ФРАГМЕНТ ИСТОЧНИКА:
..........

— Но мне кажется, что это Лев Толстой, — стараясь быть как можно тактичней, настаивал я.
— Ну и что. А почему он не может быть моим отцом? — резко оборвала разговор женщина.
Эта женщина не читала «Анны Карениной». Но она прочла по-испански другой роман Толстого — «Воскресение», подаренный ей каким-то моряком, и в истории Катюши Масловой увидела себя. Катюша Маслова — это, в сущности, та же Анна Каренина, только в других социальных условиях, а Нехлюдов — кающийся Вронский. Вот какую дочь Толстого я нашел в Патагонии, такой далекой от России.
Великое искусство — всегда великое отцовство. Толстой сам говорил об этом в одном из своих писем: «…не говорите мне про нее (про Анну. — E. Е.) дурного, или, если хотите, то с ménagement (осторожностью. — Е. Е.) — она все-таки усыновлена». Но, усыновляя, а точнее — удочеряя Анну, он удочерял множество женщин не только настоящего, но и будущего, и среди них — Жаклин Кеннеди.
Картины, свернутые в трубки
Весной шестьдесят третьего года я был в гостях у Пабло Пикассо в его доме на юге Франции.

..........

ИСХОДНЫЕ ДАННЫЕ:
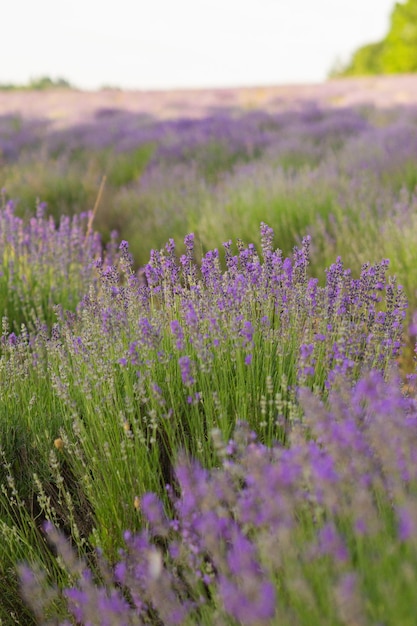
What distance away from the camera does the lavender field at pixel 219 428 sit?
47.4 inches

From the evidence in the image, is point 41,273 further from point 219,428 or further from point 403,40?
point 403,40

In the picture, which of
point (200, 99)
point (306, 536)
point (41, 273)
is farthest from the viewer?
point (200, 99)

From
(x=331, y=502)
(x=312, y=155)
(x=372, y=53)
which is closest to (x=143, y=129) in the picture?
(x=312, y=155)

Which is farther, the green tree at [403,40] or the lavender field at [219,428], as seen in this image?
the green tree at [403,40]

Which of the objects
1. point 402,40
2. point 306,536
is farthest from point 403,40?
point 306,536

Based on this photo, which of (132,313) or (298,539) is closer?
(298,539)

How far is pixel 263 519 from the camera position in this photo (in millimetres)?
1267

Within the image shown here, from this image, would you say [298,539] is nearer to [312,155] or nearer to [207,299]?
[207,299]

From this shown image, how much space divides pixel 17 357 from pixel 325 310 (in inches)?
46.0

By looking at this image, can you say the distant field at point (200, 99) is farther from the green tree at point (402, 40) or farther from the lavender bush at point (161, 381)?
the green tree at point (402, 40)

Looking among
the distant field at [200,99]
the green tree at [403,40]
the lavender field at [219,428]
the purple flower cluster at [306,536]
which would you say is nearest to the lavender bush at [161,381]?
the lavender field at [219,428]

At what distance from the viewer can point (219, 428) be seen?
1974mm

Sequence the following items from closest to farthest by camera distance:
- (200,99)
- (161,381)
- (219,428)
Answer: (219,428) < (161,381) < (200,99)

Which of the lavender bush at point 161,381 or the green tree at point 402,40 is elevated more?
the green tree at point 402,40
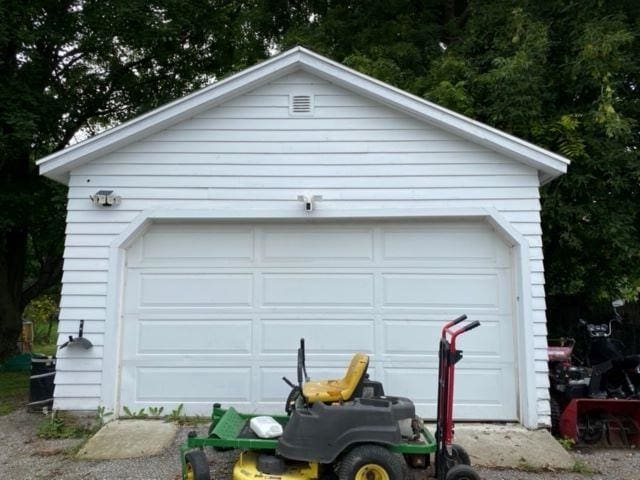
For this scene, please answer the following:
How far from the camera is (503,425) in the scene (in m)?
5.46

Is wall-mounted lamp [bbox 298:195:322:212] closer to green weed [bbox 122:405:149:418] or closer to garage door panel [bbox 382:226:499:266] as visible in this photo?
garage door panel [bbox 382:226:499:266]

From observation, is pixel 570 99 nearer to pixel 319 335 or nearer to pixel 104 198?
pixel 319 335

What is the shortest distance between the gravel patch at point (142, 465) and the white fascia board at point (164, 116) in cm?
295

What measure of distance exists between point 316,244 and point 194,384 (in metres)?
2.13

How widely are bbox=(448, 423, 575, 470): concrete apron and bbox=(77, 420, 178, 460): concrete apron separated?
295cm

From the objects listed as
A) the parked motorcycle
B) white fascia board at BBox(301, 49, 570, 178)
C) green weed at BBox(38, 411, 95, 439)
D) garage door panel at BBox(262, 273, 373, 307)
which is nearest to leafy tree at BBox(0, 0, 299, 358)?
green weed at BBox(38, 411, 95, 439)

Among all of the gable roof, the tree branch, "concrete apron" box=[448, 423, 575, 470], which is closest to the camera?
"concrete apron" box=[448, 423, 575, 470]

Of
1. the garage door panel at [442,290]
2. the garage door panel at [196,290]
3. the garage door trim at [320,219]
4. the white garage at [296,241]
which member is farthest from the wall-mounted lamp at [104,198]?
the garage door panel at [442,290]

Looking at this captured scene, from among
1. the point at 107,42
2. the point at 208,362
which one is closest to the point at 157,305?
the point at 208,362

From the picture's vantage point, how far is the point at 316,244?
588cm

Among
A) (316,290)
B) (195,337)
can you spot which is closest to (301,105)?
(316,290)

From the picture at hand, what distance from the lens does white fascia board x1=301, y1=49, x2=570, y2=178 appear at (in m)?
5.55

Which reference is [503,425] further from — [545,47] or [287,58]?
[545,47]

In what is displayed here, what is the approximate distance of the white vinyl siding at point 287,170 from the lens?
18.7ft
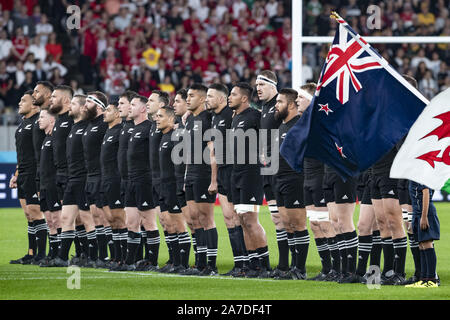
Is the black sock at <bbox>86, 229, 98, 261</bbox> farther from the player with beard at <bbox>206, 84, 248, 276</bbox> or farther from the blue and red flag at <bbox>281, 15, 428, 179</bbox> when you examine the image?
the blue and red flag at <bbox>281, 15, 428, 179</bbox>

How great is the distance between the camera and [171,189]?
13469mm

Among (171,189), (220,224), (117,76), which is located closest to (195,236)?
(171,189)

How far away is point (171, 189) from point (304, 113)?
2.64 metres

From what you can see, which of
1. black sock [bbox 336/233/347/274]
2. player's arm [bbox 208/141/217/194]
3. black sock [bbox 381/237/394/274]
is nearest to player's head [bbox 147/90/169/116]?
player's arm [bbox 208/141/217/194]

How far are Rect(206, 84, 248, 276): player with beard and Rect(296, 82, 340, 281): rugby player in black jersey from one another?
109 cm

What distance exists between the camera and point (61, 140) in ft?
47.8

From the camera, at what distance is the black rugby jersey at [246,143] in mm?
12672

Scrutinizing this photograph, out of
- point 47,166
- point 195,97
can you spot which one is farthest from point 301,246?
point 47,166

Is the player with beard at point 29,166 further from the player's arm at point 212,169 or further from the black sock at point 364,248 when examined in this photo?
the black sock at point 364,248

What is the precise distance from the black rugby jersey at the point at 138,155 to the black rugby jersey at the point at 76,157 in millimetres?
850

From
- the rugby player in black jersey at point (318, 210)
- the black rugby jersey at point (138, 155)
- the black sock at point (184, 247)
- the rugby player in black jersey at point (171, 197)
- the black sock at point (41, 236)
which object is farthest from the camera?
the black sock at point (41, 236)

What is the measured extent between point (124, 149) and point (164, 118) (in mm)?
723

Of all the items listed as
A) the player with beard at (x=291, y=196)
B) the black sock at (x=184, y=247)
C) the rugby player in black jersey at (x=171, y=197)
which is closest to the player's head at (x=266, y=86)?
the player with beard at (x=291, y=196)

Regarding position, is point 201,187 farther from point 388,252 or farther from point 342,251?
point 388,252
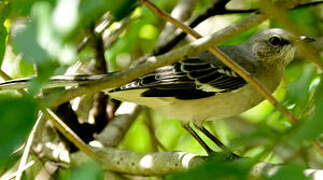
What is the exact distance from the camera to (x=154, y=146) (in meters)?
4.31

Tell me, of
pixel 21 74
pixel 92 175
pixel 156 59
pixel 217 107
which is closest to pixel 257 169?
pixel 156 59

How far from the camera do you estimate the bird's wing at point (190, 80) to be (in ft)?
11.2

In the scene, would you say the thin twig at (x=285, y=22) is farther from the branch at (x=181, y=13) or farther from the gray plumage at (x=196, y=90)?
the branch at (x=181, y=13)

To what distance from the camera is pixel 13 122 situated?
1183mm

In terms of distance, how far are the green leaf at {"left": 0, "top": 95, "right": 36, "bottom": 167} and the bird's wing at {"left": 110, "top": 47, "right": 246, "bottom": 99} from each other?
7.07ft

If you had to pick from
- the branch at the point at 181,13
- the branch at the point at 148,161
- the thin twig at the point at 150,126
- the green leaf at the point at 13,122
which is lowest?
the thin twig at the point at 150,126

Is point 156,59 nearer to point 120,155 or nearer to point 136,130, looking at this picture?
point 120,155

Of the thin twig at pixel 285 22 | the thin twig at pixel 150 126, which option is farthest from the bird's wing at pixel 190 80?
the thin twig at pixel 285 22

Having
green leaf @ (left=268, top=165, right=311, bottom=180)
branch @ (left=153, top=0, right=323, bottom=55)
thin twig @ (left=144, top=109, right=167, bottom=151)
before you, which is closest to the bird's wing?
branch @ (left=153, top=0, right=323, bottom=55)

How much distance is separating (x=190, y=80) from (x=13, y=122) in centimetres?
246

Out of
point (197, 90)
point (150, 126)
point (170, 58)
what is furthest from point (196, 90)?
point (170, 58)

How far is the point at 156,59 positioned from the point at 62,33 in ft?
3.18

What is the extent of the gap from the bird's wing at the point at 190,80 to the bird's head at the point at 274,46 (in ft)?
1.66

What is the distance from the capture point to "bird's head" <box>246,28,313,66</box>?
12.9 feet
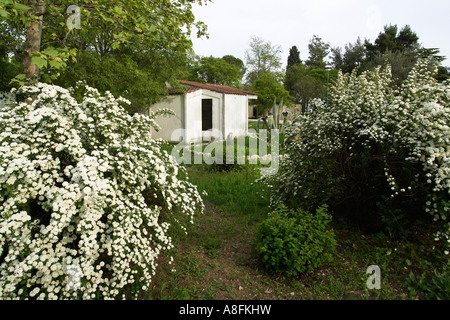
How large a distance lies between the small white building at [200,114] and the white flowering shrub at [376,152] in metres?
9.27

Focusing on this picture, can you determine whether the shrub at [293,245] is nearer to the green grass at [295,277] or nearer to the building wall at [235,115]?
the green grass at [295,277]

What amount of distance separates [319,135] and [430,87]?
143 centimetres

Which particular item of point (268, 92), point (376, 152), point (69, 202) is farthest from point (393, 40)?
point (69, 202)

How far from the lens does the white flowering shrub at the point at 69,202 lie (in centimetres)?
246

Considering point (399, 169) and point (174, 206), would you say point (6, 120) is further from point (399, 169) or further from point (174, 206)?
point (399, 169)

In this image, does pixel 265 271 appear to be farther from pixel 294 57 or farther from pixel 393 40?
pixel 294 57

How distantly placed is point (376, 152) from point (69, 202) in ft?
11.8

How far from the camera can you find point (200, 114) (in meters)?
14.7

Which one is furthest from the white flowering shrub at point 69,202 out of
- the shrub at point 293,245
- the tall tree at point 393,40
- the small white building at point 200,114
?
the tall tree at point 393,40

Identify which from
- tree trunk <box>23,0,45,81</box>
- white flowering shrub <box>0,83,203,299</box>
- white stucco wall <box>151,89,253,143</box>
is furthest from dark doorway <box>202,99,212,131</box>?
white flowering shrub <box>0,83,203,299</box>

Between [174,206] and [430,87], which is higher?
[430,87]

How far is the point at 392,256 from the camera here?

..........

ПИСЬМЕННОЕ ЗАДАНИЕ 1:
Сократите абзац фрагмента источника, начинающийся словами «Эта женщина не читала». Основные факты нужно сохранить.
ПИСЬМЕННОЕ ЗАДАНИЕ 2:
Назовите всех литературных персонажей, упомянутых во фрагменте источника.
ПИСЬМЕННОЕ ЗАДАНИЕ 3:
Подхватите повествование фрагмента источника и продолжите его после последнего предложения.

ПРАВИЛЬНЫЙ ОТВЕТ 1:
Женщина не читала «Анны Карениной». Однако она прочла по-испански подаренный ей моряком роман Толстого «Воскресение» и узнала себя в Катюше Масловой. Катюша Маслова — по сути та же Анна Каренина, только в других социальных условиях, а Нехлюдов — кающийся Вронский. Такую дочь Толстого рассказчик нашел в далекой от России Патагонии.

ПРАВИЛЬНЫЙ ОТВЕТ 2:
Анна Каренина, Катюша Маслова, Нехлюдов, Вронский.

ПРАВИЛЬНЫЙ ОТВЕТ 3:
Маленький быстрый человечек со сморщенным лицом старой мудрой ящерицы, столько раз оставлявшей хвост в руках тех, кто пытался ее схватить, приручить, показывал мне свои работы. Сам он смотрел не на них, а на меня. Лукавые, искрящиеся любопытством глаза, казалось, раскладывали меня на составные элементы, а потом вновь складывали уже в каких-то иных, подвластных только воображению этого человека сочетаниях. Рама написанной в грязно-розовых тонах картины «Похищение сабинянок» покачивалась, поставленная на загнутый кверху эскимосский шлепанец из тюленьей шкуры, надетый на босу ногу. Руки, поросшие седыми, но какими-то веселенькими волосами, с молниеносностью фокусника показывали мне то мифологические композиции маслом, то иллюстрации тушью к Достоевскому, то условные карандашные наброски. Уверенные и небрежные взаимоотношения рук Пикассо с его работами были похожи на взаимоотношения рук кукольника с его героями, выведенными на парад-алле при помощи еле видимых ниточек. Работы плясали в руках, кланялись, исчезали…
— Ну что, понравилось что-нибудь? Только честно… Что понравилось — подарю… — так и ввинчивался в меня Пикассо глазами, вращающимися, как у хозяина тира из книги «Белеет парус одинокий». Я чувствовал себя Гавриком, но честно пробормотал, что мне больше нравится «голубой период», а не эти последние работы.
Два молодых человека с напряженными оливковыми лицами подпольщиков, не представленные поименно, очевидно, по конспиративным причинам (Пикассо попросил фоторепортера из «Юманите» не фотографировать их), еще более напряженно переглянулись. Пикассо неожиданно для всех восторженно захохотал, потребовал шампанского, которое немедленно возникло на подносе в руках хозяйки, как будто было на наших глазах создано из ничего воображением гения.
— Жива Россия-матушка! Жива! — кричал Пикассо, размахивая бокалом. — Жив дух Настасьи Филипповны, бросающей в огонь деньги. Ведь каждая моя подпись даже под плохоньким рисунком — это не меньше десятка тысяч долларов!
Пикассо обнял меня и поцеловал. От него пахло свежими яблоками и свежей краской. Два молодых человека с напряженными оливковыми лицами тем временем скатали в трубки три холста, указанных жестом хозяина, и, не попрощавшись, растворились в огромном, наполненном тюрьмами и заговорами мире.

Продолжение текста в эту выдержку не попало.